Your enterprise leadership team may have years of experience and knowledge that got them to their current position. This may encourage them to force solutions onto teams and to mold products to their own mental image. But their assumptions may not reflect the real world. As someone in leadership, remember that there are markets that you've not considered, even if you've done all the right research upfront. The real innovation will come from ideas and markets you cannot read about in a white paper. Entrepreneurs embrace ambiguity; you too should accept that your answer, most likely, is yet unknown.

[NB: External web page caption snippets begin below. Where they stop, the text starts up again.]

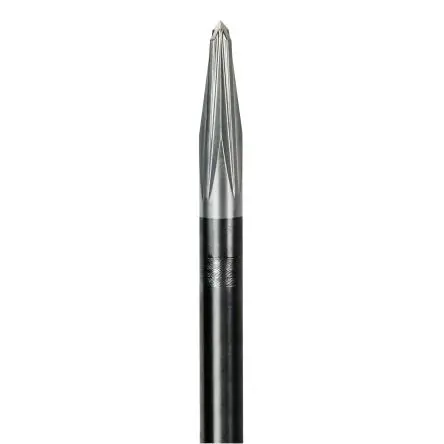 Produktfoto 1 von DeWALT Stahl SDS Meißel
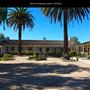 Rancho Penasquitos Adobe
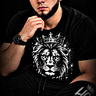 Adam90901
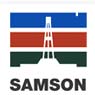 Samson Oil and Gas Limited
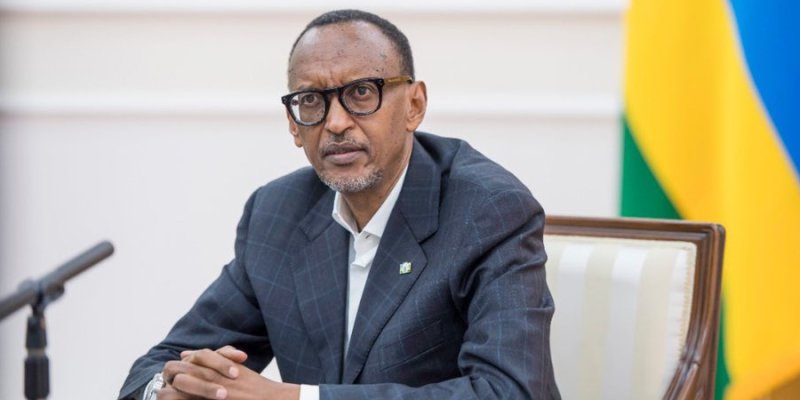 Inama y'abaminisitiri yemeje impinduka mu misoro, inihanganisha imiryango y'abishwe n'ibisasu bya RDC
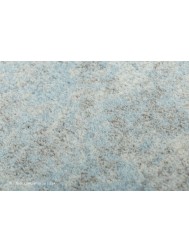 Rosada Blue Rug - Thumbnail - 6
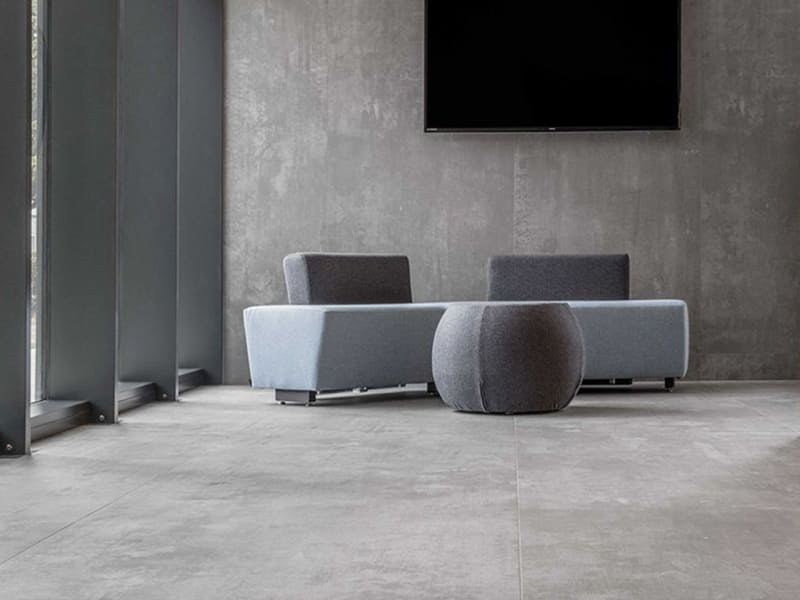 Плитка Laminam керамогранит фото 1
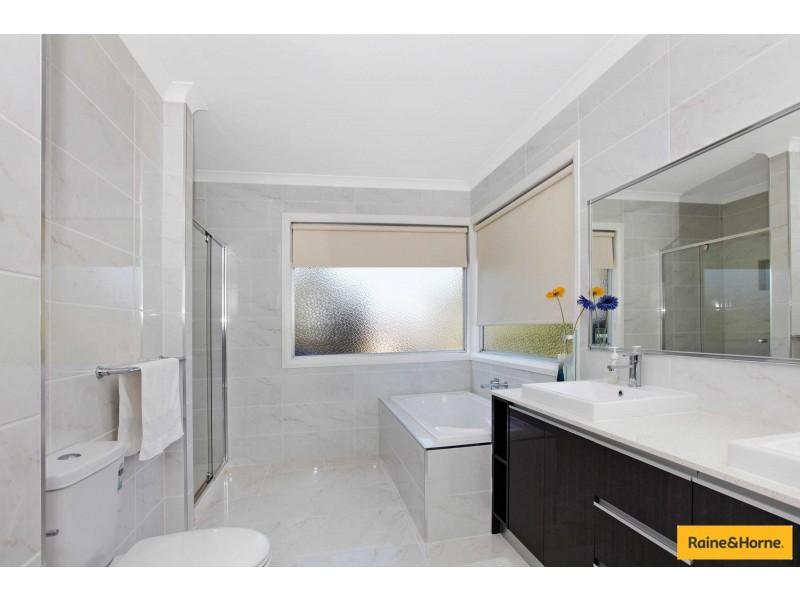 1/73 Austin Crescent, Pascoe Vale VIC 3044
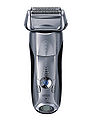 Braun seires 7 shaver reviews 2333.jpg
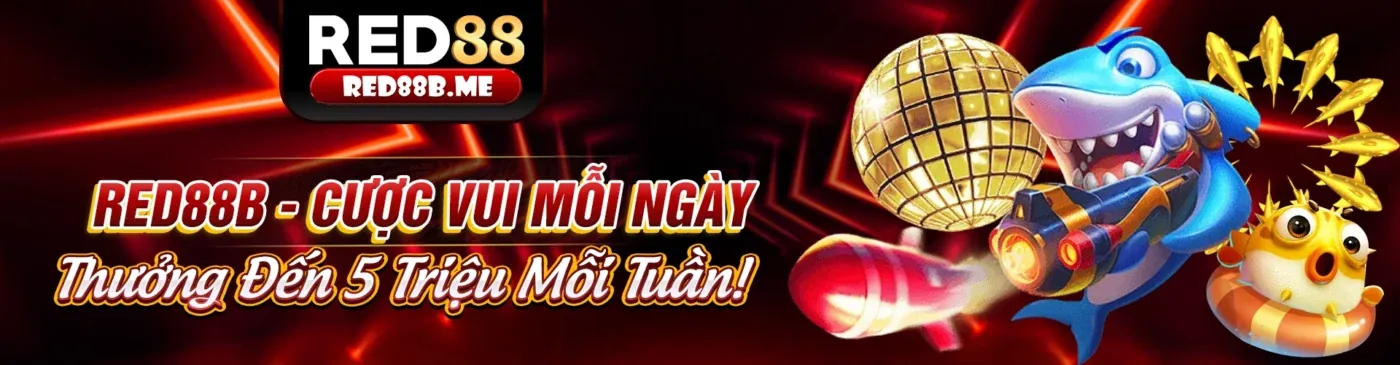 Hình ảnh trang đăng ký b88 casino với các ưu đãi hấp dẫn
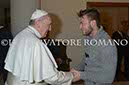 %_tempFileName00723_06022015%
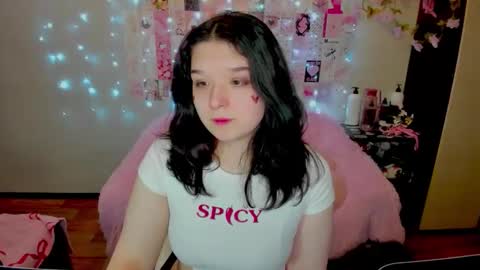 Kate online show from February 2026 12:39:02 AM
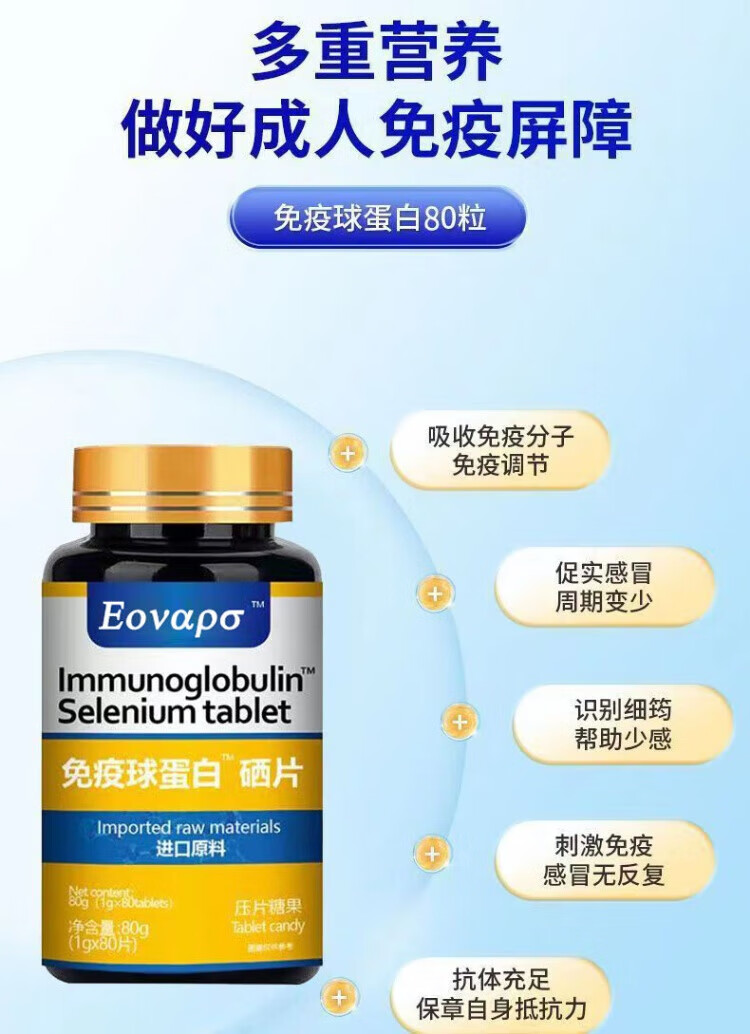 b8b86a09a36699d2.jpg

Red Tape and Slow Decision-Making

Over time, processes at large corporations accumulate red tape, bureaucracy, and a laundry list of people involved in decision-making. These buffers were created to fix problems or avoid pitfalls that may no longer be relevant. As a leader trying to adopt the spirit of a startup, you should make it a priority to review and remove unnecessary requirements, and you should streamline and automate things that are required. Make it your focus to alleviate blockers to teams delivering quickly. And try to make sure it's just the product team that's making the necessary decisions.

Yearly Budgets

Yearly budgets are an artifact of the enterprise. For lean products, MVPs, and innovative teams, your project budget from the day-to-day business should allow for fast allocation and approval. These budgets span ninety days or less. Define the criteria for extending it for the next ninety days based on metrics and learnings. In a startup, teams own the budget and decide how to spend it. Likewise, your team shouldn't answer to another department or leadership chain. However, they should be able to justify increasing budgets with metrics that show the need for it. They should also have the authority to end a project that's going nowhere.

Silos

In the enterprise, teams are often separated by function. There's the application development team, a database team, maybe an application maintenance team, and so on. This forces your entrepreneurial product team to depend on other teams, with potentially conflicting goals and deadlines. But to be like a startup—as with agile and delivering thinly sliced stories—teams should be cross-functional holders of their own destiny. They should have their own databases and operations. And your teams should be free to interact with the customers directly and learn from them. The lesson from the entrepreneurial world is this: for innovative new products, make sure you're not hindering teams with bottlenecks from other groups.

What's Next?

Ultimately, the goal of leadership is to define expectations, remove roadblocks, and then stay out of the way. If your enterprise is new to the entrepreneur's mindset, start small, just as you would as an entrepreneur. Create a hypothesis on what will work in your company and create an MVP to validate those assumptions. And remember, it isn't just your teams that iterate and learn—you too will need to evolve your process over time as you learn to enhance and foster entrepreneurship in the enterprise.